▶ WHAT TO WORK ON
Each line holding the string "España" is to be copied from the data.

▶ SOURCE MATERIAL
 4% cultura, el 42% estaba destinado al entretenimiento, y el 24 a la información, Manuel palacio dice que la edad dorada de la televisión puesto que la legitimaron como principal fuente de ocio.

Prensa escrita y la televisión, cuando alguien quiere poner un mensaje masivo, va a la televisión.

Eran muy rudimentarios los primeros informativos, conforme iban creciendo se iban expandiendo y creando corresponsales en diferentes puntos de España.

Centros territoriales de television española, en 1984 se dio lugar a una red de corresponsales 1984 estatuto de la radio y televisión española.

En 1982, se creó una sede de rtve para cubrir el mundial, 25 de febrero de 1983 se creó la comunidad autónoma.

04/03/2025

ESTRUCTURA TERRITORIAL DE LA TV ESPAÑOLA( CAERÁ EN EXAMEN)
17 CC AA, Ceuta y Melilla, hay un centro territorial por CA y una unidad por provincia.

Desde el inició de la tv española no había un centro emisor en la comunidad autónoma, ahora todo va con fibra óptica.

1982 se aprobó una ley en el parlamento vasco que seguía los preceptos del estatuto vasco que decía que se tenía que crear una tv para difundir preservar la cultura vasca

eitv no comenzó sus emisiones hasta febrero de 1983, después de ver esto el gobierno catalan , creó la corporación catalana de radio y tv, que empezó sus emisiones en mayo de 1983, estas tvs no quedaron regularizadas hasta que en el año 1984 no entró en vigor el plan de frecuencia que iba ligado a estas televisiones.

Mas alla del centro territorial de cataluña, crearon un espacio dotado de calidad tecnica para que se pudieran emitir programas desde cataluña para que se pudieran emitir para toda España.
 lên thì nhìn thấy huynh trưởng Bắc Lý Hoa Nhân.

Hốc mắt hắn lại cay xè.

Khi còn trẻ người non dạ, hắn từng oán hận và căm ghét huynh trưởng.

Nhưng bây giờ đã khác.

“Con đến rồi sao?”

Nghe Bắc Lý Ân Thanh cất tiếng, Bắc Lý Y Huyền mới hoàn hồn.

▶ EXERCISE RESULT
Eran muy rudimentarios los primeros informativos, conforme iban creciendo se iban expandiendo y creando corresponsales en diferentes puntos de España.
Mas alla del centro territorial de cataluña, crearon un espacio dotado de calidad tecnica para que se pudieran emitir programas desde cataluña para que se pudieran emitir para toda España.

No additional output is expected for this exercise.